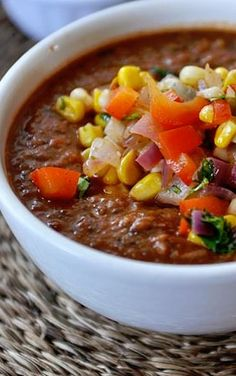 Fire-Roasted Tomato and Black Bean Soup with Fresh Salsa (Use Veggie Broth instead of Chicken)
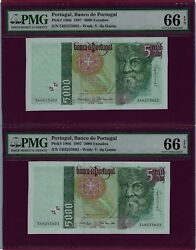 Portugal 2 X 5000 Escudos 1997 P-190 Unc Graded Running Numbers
...
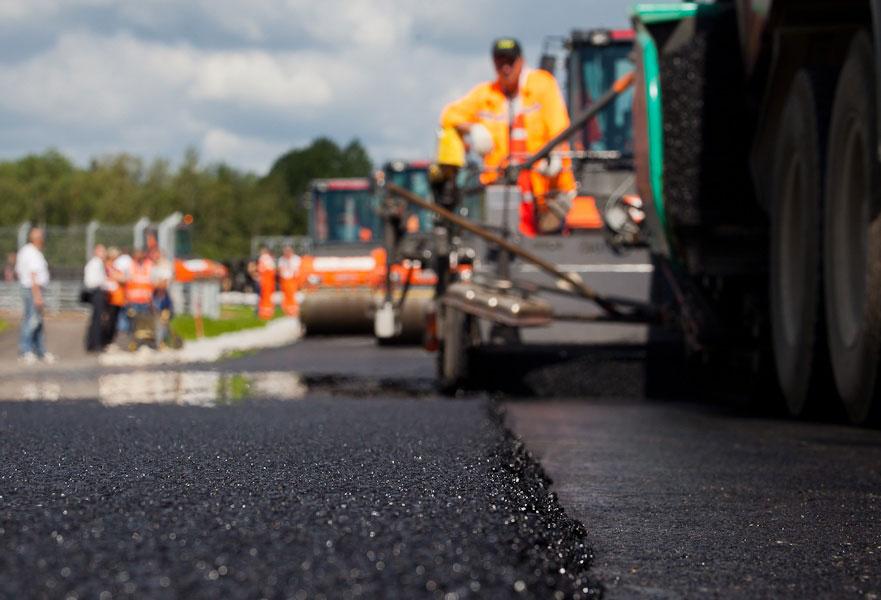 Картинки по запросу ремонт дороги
---
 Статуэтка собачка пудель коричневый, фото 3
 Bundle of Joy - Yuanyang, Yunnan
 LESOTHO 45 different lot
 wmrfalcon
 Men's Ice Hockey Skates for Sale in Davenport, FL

Problem details
Nothing but the lines from the one containing "Fire-Roasted Tomato and" through the one containing "Portugal 2 X" should appear, copied exactly from the material above and without pictures.

Output for this exercise
 Fire-Roasted Tomato and Black Bean Soup with Fresh Salsa (Use Veggie Broth instead of Chicken)
 Portugal 2 X 5000 Escudos 1997 P-190 Unc Graded Running Numbers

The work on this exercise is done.